Everything in the data below should be restated word for word.

(SOURCE RECORDS)

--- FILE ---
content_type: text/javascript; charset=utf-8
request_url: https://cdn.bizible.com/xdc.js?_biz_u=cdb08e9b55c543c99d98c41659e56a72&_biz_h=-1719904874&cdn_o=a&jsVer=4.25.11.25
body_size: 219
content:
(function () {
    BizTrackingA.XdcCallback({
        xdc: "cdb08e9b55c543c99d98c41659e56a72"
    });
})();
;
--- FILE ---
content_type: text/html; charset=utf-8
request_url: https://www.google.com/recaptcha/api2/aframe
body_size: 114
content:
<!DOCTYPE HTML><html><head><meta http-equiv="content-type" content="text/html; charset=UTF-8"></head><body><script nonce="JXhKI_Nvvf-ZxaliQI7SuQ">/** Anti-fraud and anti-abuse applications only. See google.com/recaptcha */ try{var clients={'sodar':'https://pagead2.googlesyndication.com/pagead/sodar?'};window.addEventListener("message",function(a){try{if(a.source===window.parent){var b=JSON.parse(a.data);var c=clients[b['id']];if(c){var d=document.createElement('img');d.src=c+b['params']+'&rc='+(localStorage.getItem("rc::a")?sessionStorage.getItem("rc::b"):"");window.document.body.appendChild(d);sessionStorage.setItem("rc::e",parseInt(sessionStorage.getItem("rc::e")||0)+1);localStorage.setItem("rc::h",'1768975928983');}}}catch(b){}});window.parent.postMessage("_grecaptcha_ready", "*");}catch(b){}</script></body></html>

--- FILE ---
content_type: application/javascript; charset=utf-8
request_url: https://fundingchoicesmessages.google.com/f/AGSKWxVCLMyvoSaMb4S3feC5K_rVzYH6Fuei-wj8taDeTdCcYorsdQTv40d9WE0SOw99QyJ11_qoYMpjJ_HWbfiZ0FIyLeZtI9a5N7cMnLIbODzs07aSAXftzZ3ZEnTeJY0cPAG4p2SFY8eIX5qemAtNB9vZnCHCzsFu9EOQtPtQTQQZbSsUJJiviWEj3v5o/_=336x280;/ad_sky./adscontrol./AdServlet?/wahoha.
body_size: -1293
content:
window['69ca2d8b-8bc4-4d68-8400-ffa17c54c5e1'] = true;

(End SOURCE RECORDS)

- EXERCISE SOLUTION -
--- FILE ---
content_type: text/javascript; charset=utf-8
request_url: https://cdn.bizible.com/xdc.js?_biz_u=cdb08e9b55c543c99d98c41659e56a72&_biz_h=-1719904874&cdn_o=a&jsVer=4.25.11.25
body_size: 219
content:
(function () {
    BizTrackingA.XdcCallback({
        xdc: "cdb08e9b55c543c99d98c41659e56a72"
    });
})();
;
--- FILE ---
content_type: text/html; charset=utf-8
request_url: https://www.google.com/recaptcha/api2/aframe
body_size: 114
content:
<!DOCTYPE HTML><html><head><meta http-equiv="content-type" content="text/html; charset=UTF-8"></head><body><script nonce="JXhKI_Nvvf-ZxaliQI7SuQ">/** Anti-fraud and anti-abuse applications only. See google.com/recaptcha */ try{var clients={'sodar':'https://pagead2.googlesyndication.com/pagead/sodar?'};window.addEventListener("message",function(a){try{if(a.source===window.parent){var b=JSON.parse(a.data);var c=clients[b['id']];if(c){var d=document.createElement('img');d.src=c+b['params']+'&rc='+(localStorage.getItem("rc::a")?sessionStorage.getItem("rc::b"):"");window.document.body.appendChild(d);sessionStorage.setItem("rc::e",parseInt(sessionStorage.getItem("rc::e")||0)+1);localStorage.setItem("rc::h",'1768975928983');}}}catch(b){}});window.parent.postMessage("_grecaptcha_ready", "*");}catch(b){}</script></body></html>

--- FILE ---
content_type: application/javascript; charset=utf-8
request_url: https://fundingchoicesmessages.google.com/f/AGSKWxVCLMyvoSaMb4S3feC5K_rVzYH6Fuei-wj8taDeTdCcYorsdQTv40d9WE0SOw99QyJ11_qoYMpjJ_HWbfiZ0FIyLeZtI9a5N7cMnLIbODzs07aSAXftzZ3ZEnTeJY0cPAG4p2SFY8eIX5qemAtNB9vZnCHCzsFu9EOQtPtQTQQZbSsUJJiviWEj3v5o/_=336x280;/ad_sky./adscontrol./AdServlet?/wahoha.
body_size: -1293
content:
window['69ca2d8b-8bc4-4d68-8400-ffa17c54c5e1'] = true;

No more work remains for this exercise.